Question

If $H^{+}+{OH}^{-}\leftrightharpoons H_{2}O+13.7kcal$, then heat of complete neutralisation of one gram mole of $H_2{SO}_4$ with strong base will be:

• A. $13.7kcal$
• B. $27.4kcal$
• C. $6.85kcal$
• D. $3.42kcal$

Answer 1

The correct option is B $27.4kcal$

Since, complete neutralisation of 1 mole of $H_{2}S{O}_4$ involves reaction of 2 moles of $H^{+}$ ion with 2 moles of $O{H}^{-}$ ions to form 2 moles of $H_{2}O$.

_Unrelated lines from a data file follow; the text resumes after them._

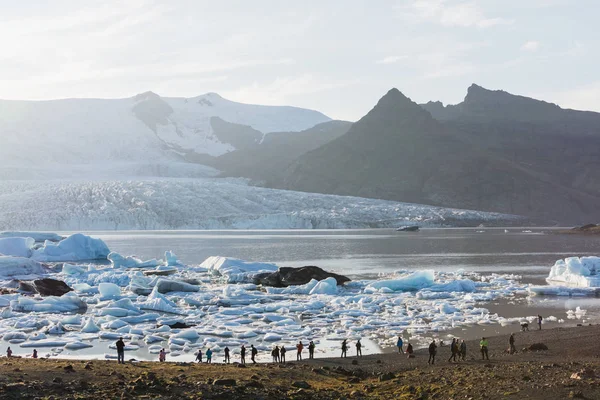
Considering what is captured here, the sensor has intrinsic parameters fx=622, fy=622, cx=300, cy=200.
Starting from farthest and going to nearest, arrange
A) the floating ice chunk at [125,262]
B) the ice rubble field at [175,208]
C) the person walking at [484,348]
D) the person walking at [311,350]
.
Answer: the ice rubble field at [175,208] → the floating ice chunk at [125,262] → the person walking at [311,350] → the person walking at [484,348]

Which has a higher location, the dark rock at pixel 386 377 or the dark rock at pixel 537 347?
the dark rock at pixel 386 377

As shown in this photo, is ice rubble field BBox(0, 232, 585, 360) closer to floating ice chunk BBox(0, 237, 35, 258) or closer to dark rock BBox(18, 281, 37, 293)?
dark rock BBox(18, 281, 37, 293)

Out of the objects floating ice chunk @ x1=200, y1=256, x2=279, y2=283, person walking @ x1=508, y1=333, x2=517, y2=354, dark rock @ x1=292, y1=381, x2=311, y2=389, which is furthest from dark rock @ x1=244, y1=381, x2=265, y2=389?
floating ice chunk @ x1=200, y1=256, x2=279, y2=283

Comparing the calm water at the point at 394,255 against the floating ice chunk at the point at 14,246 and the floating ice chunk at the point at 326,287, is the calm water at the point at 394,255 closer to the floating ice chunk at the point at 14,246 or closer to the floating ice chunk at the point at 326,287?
the floating ice chunk at the point at 326,287

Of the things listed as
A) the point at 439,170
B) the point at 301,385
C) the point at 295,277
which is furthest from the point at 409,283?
the point at 439,170

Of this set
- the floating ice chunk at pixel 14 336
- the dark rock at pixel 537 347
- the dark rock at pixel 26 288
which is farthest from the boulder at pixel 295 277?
the dark rock at pixel 537 347

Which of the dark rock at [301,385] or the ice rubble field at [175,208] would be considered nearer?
the dark rock at [301,385]

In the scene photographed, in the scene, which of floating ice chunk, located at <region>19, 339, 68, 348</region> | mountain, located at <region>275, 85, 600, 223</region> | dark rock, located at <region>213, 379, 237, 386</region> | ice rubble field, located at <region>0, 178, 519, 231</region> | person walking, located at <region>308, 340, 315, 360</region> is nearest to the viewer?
dark rock, located at <region>213, 379, 237, 386</region>
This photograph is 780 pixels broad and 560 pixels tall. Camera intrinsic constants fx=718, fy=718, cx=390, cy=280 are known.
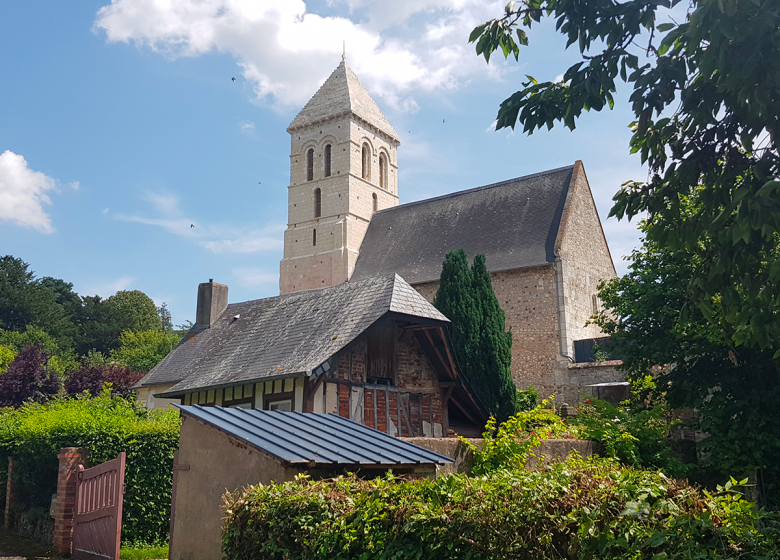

And since the reaction of 1 mole of $H^{+}$ ion with 1 mole of $O{H}^{-}$ ions to form 1 mole of $H_{2}O$ liberates $13.7Kcal$ of heat.
Hence, the reaction of 2 moles of $H^{+}$ ion with 2 moles of $O{H}^{-}$ ions to form 2 moles of $H_{2}O$ will liberate twice the heat.

i.e, $\Delta H\text{for complete neutralisation of 1 mole}{H}_{2}S{O}_4=2\times 13.7=27.4Kcal$

Hence, the answer is option B.